Tutti erano attivisti sociali, leader di comunità contadine che lottavano per i diritti degli indios e per la restituzione della terra sottratta da latifondisti, narcotrafficanti e multinazionali senza scrupoli. Tutti e tre sono morti nella scorsa settimana ma sono solo gli ultimi di una lunga catena.

Da quando, all’inizio del 2017, uno storico accordo ha sancito, almeno sulla carta, la fine della guerra civile tra il governo colombiano e il maggior gruppo guerrigliero, le Farc ( Fuerzas armadas rivolucionarias de Colombia) almeno 271 attivisti hanno perso la vita per mano di gruppi paramilitari.

Per tutti coloro che rappresentano le fasce più povere della Colombia ora il pericolo è diventato ancora più grande. Si chiama Covid 19, ma non corrono solo il rischio di contagiarsi bensì di essere lasciati soli e senza protezione delle autorità per via delle misure stringenti di quarantena. Proprio oggi il presidente Duque darà l’avvio ad un periodo di blocco della circolazione per contrastare l’emergenza sanitaria. Il provvedimento durerà 19 giorni, ed è in questo periodo che gli attivisti temono attacchi.

I casi accertati di coronavirus in Colombia fino ad ora sono stati 306 e 3 persone sono decedute. Le forze di sicurezza, anche quelle private, che dovrebbero proteggere i leader locali saranno impegnate a far rispettare il blocco della circolazione. Il problema maggiore è che la limitazione di movimento può costringere gli attivisti a rimanere forzatamente in posti precisi consentendo a squadroni della morte di individuarli facilmente e prenderli di mira. Le minacce non hanno tardato già ad arrivare.

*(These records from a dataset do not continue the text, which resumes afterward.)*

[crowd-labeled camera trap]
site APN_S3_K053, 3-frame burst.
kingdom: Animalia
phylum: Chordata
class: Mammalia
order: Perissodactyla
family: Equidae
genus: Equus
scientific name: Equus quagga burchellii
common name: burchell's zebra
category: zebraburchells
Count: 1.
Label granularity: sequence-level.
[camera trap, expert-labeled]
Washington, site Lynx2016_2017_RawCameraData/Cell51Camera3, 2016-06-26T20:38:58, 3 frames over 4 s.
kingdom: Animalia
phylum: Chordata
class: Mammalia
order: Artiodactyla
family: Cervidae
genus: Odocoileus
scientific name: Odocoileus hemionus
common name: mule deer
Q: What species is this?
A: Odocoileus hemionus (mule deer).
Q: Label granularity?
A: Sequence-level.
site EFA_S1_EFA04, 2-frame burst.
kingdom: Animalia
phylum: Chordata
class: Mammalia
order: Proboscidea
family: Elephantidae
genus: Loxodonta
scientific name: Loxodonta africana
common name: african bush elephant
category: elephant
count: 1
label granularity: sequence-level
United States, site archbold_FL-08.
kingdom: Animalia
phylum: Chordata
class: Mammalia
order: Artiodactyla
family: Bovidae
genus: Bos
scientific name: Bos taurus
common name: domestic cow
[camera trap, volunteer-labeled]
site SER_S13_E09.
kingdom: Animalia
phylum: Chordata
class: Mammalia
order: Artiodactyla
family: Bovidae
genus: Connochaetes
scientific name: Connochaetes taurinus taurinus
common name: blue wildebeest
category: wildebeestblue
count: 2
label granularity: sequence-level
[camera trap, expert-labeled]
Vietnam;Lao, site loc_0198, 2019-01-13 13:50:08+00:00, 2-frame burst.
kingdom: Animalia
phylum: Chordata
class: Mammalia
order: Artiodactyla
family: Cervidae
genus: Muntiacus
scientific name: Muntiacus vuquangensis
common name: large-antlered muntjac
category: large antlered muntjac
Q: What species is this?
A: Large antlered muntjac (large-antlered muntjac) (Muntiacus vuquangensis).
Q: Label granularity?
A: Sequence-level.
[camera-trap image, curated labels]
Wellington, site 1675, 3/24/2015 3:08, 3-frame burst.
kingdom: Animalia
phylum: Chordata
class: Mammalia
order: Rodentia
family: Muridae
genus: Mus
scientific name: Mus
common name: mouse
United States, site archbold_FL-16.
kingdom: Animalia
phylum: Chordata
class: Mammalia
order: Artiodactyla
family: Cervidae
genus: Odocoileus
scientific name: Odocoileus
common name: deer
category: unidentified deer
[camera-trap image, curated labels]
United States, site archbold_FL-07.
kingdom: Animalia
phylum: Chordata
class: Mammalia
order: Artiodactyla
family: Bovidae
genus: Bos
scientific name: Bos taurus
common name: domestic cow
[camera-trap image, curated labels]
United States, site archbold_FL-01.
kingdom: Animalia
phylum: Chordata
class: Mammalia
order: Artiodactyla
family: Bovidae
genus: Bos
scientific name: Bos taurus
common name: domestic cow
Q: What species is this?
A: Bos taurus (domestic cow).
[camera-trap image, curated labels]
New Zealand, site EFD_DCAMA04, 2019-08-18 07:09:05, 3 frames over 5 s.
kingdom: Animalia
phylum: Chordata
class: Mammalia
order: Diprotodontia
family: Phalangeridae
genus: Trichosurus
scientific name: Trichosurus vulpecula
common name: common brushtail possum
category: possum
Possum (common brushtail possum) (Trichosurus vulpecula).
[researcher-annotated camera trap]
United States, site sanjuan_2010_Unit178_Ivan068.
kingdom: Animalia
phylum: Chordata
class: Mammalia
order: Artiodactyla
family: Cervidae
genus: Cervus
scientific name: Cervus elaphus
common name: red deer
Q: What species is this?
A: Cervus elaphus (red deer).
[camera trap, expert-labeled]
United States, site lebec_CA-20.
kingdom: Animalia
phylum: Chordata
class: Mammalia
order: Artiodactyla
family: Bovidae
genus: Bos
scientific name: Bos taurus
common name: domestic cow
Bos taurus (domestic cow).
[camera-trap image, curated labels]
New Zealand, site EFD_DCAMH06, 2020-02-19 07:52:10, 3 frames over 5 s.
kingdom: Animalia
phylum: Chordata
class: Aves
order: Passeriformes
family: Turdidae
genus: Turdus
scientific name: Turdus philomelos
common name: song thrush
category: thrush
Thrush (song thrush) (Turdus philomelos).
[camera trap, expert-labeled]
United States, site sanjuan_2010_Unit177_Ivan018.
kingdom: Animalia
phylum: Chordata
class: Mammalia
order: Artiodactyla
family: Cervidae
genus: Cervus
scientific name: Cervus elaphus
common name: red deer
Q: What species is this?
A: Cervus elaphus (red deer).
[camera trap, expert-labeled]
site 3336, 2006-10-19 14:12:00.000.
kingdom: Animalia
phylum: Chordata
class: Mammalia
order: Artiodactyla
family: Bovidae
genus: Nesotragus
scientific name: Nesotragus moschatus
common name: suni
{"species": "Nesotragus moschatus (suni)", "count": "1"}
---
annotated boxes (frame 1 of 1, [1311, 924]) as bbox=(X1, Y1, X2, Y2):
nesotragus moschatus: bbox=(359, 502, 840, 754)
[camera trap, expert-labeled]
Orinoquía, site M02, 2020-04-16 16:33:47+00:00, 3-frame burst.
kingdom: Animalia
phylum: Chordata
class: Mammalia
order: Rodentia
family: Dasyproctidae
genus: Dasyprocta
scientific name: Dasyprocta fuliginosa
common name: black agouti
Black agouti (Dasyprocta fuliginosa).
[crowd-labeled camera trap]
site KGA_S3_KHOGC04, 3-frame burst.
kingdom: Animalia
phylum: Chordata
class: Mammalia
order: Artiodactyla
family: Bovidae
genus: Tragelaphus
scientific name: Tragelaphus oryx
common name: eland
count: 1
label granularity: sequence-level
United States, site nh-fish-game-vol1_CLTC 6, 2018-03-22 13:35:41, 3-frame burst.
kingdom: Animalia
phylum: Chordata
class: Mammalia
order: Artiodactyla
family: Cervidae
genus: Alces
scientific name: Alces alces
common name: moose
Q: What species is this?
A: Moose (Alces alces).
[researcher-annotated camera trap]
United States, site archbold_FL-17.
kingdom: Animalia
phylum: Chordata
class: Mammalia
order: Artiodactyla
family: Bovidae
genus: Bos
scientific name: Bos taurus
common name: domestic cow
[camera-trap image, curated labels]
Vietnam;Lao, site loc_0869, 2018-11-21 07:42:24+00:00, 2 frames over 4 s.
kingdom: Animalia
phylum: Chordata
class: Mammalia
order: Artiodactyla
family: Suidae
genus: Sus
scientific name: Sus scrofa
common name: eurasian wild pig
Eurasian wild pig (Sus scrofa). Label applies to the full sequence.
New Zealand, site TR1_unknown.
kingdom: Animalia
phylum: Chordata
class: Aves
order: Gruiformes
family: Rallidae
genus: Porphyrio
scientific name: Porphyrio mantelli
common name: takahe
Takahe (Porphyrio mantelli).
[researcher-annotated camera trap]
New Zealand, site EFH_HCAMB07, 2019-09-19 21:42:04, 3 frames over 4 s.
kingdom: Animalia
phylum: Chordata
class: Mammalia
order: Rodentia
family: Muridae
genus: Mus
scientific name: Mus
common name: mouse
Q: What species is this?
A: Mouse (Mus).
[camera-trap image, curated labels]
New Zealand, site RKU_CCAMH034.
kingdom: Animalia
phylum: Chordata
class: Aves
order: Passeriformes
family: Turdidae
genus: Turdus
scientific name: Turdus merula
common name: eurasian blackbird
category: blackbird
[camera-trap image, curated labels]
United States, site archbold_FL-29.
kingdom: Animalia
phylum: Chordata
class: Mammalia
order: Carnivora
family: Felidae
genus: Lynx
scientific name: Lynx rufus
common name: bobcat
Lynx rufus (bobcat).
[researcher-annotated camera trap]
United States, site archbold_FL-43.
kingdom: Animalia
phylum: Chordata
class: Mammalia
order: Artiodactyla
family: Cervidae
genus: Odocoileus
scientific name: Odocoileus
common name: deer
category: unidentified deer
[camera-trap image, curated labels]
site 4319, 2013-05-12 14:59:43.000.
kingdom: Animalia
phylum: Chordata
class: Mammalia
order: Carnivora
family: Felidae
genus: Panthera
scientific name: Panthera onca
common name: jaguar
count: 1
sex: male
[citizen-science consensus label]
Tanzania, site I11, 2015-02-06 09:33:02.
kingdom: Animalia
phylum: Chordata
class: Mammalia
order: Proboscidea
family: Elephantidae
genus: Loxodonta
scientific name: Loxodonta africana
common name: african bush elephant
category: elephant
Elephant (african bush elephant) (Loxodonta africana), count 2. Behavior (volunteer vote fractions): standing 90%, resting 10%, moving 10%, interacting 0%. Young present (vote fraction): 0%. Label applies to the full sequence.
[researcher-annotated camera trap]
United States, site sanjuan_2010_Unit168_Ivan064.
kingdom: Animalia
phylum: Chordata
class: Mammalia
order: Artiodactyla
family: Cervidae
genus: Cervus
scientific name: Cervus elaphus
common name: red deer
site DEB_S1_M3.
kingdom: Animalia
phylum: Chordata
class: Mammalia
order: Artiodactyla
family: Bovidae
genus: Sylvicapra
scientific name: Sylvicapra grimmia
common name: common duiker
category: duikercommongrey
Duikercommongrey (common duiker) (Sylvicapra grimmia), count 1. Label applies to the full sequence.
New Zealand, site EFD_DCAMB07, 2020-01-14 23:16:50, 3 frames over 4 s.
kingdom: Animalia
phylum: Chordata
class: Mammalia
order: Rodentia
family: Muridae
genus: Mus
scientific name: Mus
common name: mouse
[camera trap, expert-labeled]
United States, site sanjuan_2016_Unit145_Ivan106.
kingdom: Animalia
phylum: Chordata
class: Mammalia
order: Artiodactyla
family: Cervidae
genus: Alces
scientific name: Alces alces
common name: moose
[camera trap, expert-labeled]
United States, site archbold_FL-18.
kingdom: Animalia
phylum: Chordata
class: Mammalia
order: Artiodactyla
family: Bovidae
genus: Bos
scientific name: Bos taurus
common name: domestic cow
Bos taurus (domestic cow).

Alcune testimonianze sono state raccolte dal quotidiano inglese Guardian che ha pubblicato interviste di attivisti come nel caso di Carlos Paez, difensore per i diritti della terra in una regione di allevamento di bestiame vicino al confine settentrionale con Panama: «Un messaggio diceva che loro sanno chi sono e che ora è il momento di buttarmi fuori». Ha poi aggiunto: «Stanno giocando con le nostre vite perché sanno che le nostre guardie del corpo, la polizia e il sistema giudiziario saranno ancora meno efficaci di solito. È orribile». Un’angoscia motivata, anche organismi internazionali come l'Alto Commissariato dell’Onu per i diritti umani continuano a segnalare brutali violazioni, una serie di Ong e almeno 100 comunità rurali hanno chiesto con un comunicato di mettere fine alle violenze in questo periodo di emergenza sanitaria.

Accuse piovono anche su Duque, immobile di fronte allo spargimento di sangue in corso. Nessuno pensa che la situazione muterà man mano che avanzerà la diffusione del virus, anzi il contagio potrebbe fornire una scusa efficace per evitare di indagare sui casi di omicidio.